More commonly however actual hooks may be used to integrate data from other sources into the UI tree. And they need a proper way to signal the component to update while also avoiding unnecessary work as described above.
(defc ui-example [ident]
#_1 (bind {:keys [foo bar]}
(sg/query-ident ident [:foo :bar]))
#_2 (bind baz (+ foo 1))
#_3 (render
(<< [:div "foo: " foo " baz: " baz])))
In this the query hooks into the lifecycle of the component and may have a new value for foo
or bar
at any time. If so, it will notify the component that it should update. The component will not actually run its query again until it is its turn to update. Other hooks may behave differently but query by will wait for its turn. The component will then signal its parent scheduler (most likely another component) that it needs to update. Going up all the way to the root in the same manner.
Once it reaches the root the actual work starts. Basically it just goes all the way back down until it reaches the query that wanted to update in the first place. Each scheduler (eg. component) does its own work first (eg. updating its own hooks and potentially rendering). Then it continues down and the next does the same.
This first going up the tree and then going down for several reasons.
It solves the issue described in the intro. A Child component may end up getting destroyed but to know that we first may need to re-render the parent. If however the parent decides it doesn't need to do any work we can safely proceed with the child.

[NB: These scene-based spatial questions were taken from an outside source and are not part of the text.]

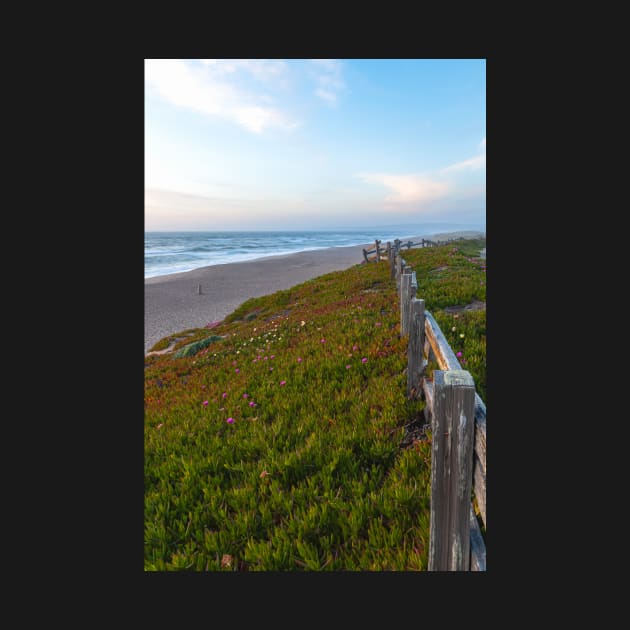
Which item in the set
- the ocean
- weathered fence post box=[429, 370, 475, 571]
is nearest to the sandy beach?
the ocean

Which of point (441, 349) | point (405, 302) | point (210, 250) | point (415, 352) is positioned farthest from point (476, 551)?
point (210, 250)

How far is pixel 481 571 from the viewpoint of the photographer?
71.7 inches

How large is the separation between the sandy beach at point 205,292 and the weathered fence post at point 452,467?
41.0 ft

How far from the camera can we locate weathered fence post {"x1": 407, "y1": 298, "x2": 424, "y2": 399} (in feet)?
13.2

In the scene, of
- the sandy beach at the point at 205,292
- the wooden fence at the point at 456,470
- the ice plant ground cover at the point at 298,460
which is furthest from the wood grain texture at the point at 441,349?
the sandy beach at the point at 205,292

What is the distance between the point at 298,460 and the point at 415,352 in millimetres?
1767

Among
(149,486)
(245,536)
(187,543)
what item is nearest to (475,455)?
(245,536)

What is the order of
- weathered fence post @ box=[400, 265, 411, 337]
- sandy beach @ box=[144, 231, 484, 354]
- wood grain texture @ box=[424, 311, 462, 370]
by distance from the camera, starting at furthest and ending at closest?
1. sandy beach @ box=[144, 231, 484, 354]
2. weathered fence post @ box=[400, 265, 411, 337]
3. wood grain texture @ box=[424, 311, 462, 370]

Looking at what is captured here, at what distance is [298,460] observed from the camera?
324 centimetres

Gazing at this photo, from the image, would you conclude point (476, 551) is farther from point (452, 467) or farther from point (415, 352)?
point (415, 352)

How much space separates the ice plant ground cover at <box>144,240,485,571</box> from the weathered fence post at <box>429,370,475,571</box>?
1.21 ft

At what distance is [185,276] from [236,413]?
30.4 metres

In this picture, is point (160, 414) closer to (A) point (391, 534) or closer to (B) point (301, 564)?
(B) point (301, 564)

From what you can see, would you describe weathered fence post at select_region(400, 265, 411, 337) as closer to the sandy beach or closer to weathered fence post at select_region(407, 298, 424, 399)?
weathered fence post at select_region(407, 298, 424, 399)
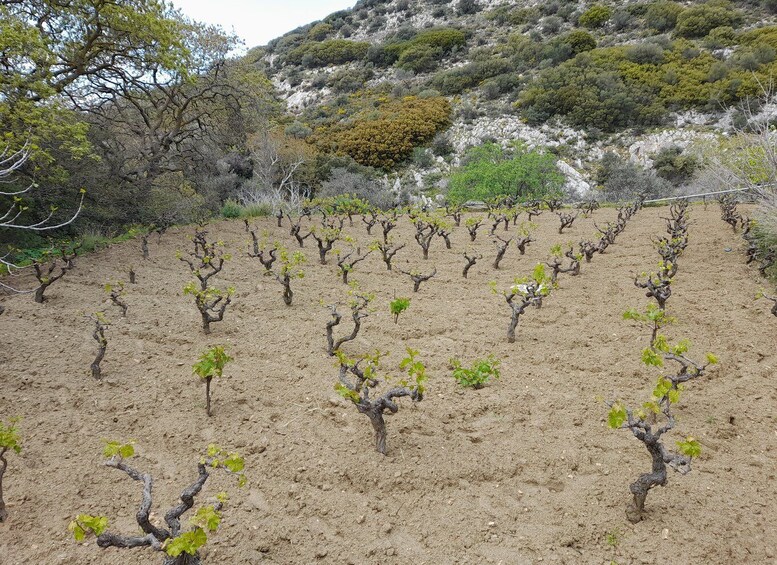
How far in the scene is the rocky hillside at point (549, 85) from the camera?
98.9ft

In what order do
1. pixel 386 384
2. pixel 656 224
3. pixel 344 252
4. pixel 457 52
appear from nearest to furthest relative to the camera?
1. pixel 386 384
2. pixel 344 252
3. pixel 656 224
4. pixel 457 52

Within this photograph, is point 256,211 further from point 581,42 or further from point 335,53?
point 335,53

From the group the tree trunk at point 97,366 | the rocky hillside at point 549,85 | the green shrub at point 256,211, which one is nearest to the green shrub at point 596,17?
the rocky hillside at point 549,85

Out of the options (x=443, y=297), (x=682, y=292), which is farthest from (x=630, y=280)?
(x=443, y=297)

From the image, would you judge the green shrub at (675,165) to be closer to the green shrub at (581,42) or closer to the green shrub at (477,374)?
the green shrub at (581,42)

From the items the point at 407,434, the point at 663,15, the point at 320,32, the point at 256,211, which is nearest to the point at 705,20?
the point at 663,15

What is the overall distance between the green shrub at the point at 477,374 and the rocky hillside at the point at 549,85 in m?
25.5

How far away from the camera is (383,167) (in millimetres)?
32656

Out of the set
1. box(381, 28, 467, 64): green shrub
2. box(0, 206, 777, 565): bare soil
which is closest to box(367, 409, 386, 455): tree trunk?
box(0, 206, 777, 565): bare soil

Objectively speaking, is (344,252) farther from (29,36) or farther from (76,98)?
(76,98)

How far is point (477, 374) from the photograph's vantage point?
15.2 feet

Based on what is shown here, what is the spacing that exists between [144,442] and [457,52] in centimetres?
5112

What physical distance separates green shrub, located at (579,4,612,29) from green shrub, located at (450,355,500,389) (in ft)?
164

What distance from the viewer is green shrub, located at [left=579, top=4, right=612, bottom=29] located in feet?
137
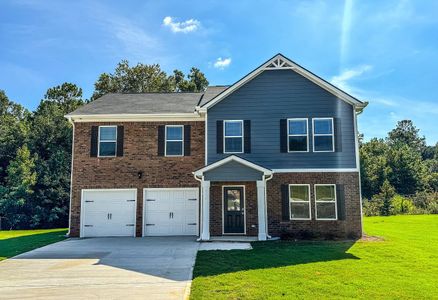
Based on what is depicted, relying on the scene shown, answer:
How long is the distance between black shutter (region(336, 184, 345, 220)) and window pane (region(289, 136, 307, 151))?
7.10 feet

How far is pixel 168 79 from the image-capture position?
3638 cm

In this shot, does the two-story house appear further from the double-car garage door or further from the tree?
the tree

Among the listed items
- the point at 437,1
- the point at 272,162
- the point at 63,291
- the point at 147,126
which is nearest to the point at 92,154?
the point at 147,126

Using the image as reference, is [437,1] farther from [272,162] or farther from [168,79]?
[168,79]

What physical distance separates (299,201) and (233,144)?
12.3ft

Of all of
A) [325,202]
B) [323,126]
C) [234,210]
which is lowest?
[234,210]

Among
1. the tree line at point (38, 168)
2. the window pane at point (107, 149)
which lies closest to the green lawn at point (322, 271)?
the window pane at point (107, 149)

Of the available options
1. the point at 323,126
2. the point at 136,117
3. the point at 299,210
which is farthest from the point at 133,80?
the point at 299,210

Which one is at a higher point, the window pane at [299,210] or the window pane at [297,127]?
the window pane at [297,127]

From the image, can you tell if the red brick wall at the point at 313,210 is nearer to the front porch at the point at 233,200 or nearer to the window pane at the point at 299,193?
the window pane at the point at 299,193

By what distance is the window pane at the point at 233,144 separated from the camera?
15.1 metres

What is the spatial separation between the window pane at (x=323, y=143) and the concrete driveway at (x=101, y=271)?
6607 mm

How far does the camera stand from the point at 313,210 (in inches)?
567

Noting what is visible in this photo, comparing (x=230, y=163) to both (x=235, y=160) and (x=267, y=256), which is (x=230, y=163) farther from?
(x=267, y=256)
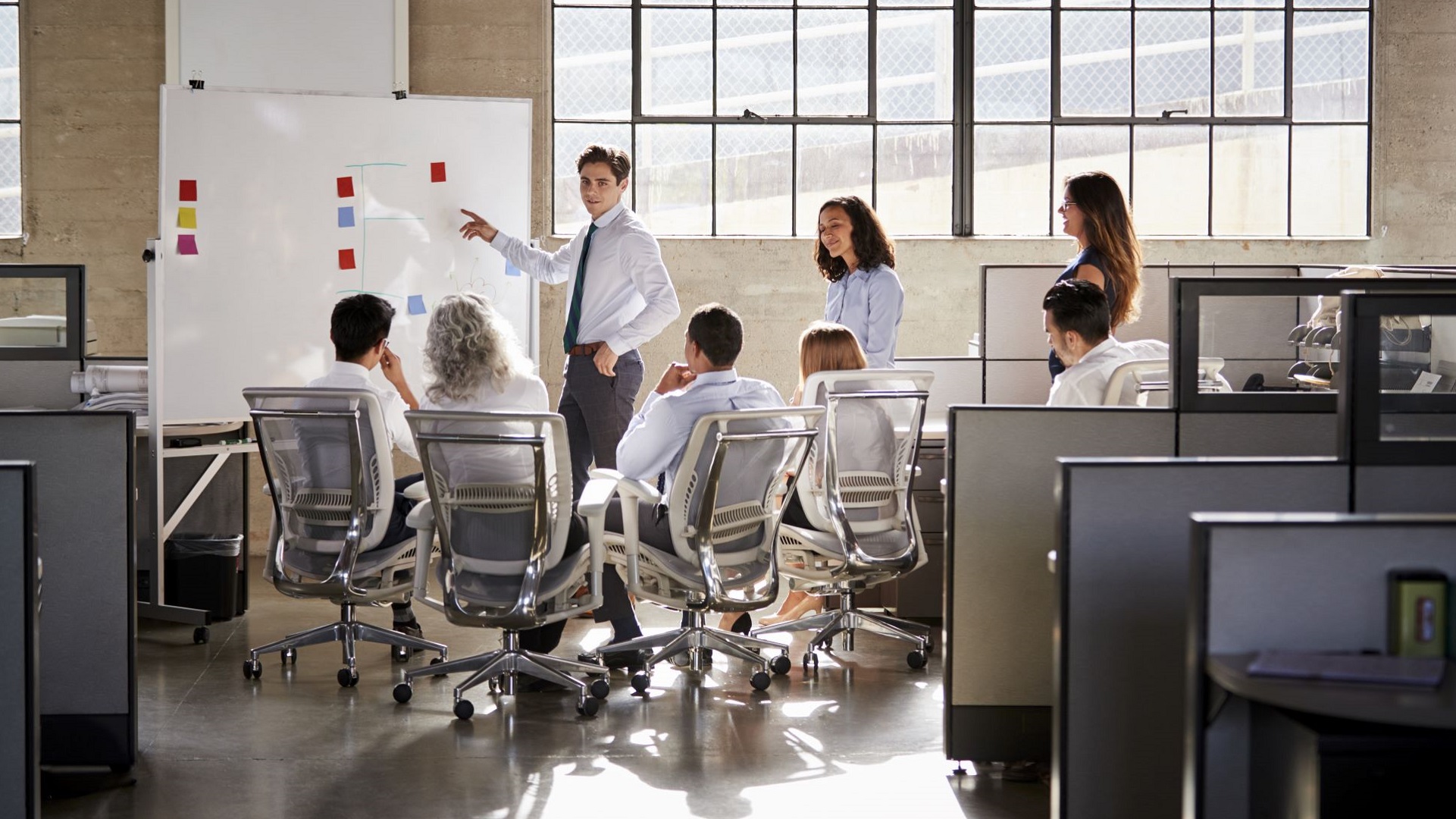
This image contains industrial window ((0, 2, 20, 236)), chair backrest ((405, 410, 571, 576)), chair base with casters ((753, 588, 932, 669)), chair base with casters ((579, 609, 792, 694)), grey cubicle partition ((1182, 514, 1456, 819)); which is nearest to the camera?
grey cubicle partition ((1182, 514, 1456, 819))

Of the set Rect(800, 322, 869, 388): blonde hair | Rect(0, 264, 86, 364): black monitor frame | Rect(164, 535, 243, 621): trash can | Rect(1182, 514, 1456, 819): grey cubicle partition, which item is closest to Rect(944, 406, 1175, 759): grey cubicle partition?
Rect(800, 322, 869, 388): blonde hair

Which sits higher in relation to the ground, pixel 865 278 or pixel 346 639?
pixel 865 278

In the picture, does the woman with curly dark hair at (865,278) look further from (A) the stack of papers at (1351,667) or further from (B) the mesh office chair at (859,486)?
(A) the stack of papers at (1351,667)

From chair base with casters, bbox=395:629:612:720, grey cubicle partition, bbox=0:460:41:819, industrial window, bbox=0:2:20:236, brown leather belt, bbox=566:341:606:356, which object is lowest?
chair base with casters, bbox=395:629:612:720

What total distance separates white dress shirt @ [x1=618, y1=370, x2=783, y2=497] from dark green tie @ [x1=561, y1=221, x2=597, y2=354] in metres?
1.04

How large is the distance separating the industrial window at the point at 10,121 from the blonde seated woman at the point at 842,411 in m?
3.99

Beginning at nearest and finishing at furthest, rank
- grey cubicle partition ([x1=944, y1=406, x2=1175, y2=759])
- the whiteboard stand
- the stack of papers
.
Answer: the stack of papers < grey cubicle partition ([x1=944, y1=406, x2=1175, y2=759]) < the whiteboard stand

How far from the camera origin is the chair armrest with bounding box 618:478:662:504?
3.79 m

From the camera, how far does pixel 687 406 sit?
3926 millimetres

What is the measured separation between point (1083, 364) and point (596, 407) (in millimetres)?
1727

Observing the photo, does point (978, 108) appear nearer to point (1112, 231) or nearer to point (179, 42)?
point (1112, 231)

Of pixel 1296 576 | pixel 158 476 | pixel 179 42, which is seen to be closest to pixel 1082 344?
pixel 1296 576

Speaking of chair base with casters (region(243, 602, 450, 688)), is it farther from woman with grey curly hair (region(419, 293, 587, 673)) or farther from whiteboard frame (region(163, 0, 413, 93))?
whiteboard frame (region(163, 0, 413, 93))

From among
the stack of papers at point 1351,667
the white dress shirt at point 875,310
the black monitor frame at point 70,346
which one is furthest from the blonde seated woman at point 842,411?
the black monitor frame at point 70,346
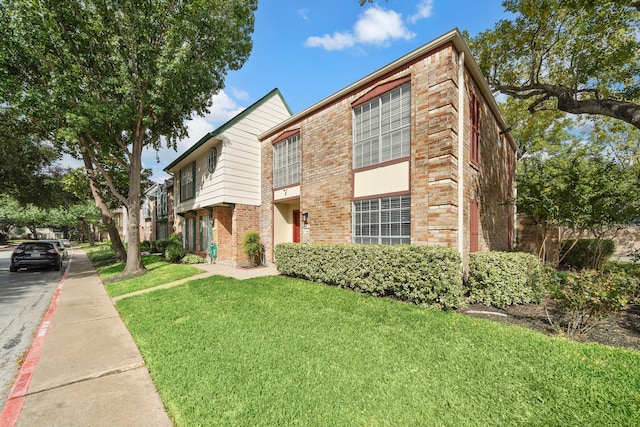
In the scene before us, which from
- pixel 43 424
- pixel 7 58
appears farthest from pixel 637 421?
pixel 7 58

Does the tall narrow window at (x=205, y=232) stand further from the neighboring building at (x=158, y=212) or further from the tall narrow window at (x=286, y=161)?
the neighboring building at (x=158, y=212)

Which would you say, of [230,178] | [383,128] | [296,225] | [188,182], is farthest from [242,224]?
[383,128]

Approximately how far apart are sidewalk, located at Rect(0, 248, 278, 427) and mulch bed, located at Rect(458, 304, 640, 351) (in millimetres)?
5766

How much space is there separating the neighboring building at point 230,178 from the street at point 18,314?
6.34 meters

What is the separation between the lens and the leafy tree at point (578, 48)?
7973mm

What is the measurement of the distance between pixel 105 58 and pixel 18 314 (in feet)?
28.2

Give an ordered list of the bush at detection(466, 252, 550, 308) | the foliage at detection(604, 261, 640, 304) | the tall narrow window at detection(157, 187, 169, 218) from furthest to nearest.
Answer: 1. the tall narrow window at detection(157, 187, 169, 218)
2. the bush at detection(466, 252, 550, 308)
3. the foliage at detection(604, 261, 640, 304)

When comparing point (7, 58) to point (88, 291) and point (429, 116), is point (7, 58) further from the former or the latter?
point (429, 116)

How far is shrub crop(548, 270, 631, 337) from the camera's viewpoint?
14.0ft

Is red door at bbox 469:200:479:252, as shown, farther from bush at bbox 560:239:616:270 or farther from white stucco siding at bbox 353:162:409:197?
bush at bbox 560:239:616:270

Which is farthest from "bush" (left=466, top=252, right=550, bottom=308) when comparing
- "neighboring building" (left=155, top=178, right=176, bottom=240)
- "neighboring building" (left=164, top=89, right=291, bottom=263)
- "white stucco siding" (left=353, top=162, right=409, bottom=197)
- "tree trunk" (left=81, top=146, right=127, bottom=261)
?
"neighboring building" (left=155, top=178, right=176, bottom=240)

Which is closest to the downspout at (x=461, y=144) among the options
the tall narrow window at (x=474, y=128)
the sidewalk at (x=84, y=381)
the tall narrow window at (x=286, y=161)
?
the tall narrow window at (x=474, y=128)

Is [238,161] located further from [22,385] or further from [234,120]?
[22,385]

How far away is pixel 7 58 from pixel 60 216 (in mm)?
45056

It also happens to fit nicely into the event system where events also always bubble up to the root until handled.
It also covers cases where a change in data may actually incur an update in several branches of the tree, and they should happen from top to bottom and not in undefined random order.
It also of course just fits into the natural order of stuff. A parent is after all responsible for rendering its children. So we naturally traverse in that order anyways, just have the option to skip work wherever possible. Also the parent re-rendering may incur more work for the children, which is all accounted for due to traveling this way.
"Work" is covered by a generic protocol so everything else may participate in this work scheduling, just the most common implementation for now will be components.
The implementation is also fairly lightweight and cheap, so the overhead for this tree scheduler is fairly minimal.
That is yet to be determined. For now all scheduled work will happen as soon as possible. Developers may defer certain events manually (eg. setTimeout
or event fx
). I have not yet found a way to abstract this out otherwise. It may also be entirely fine to keep this manual with some helper functions. Once I find something it'll probably be its own post.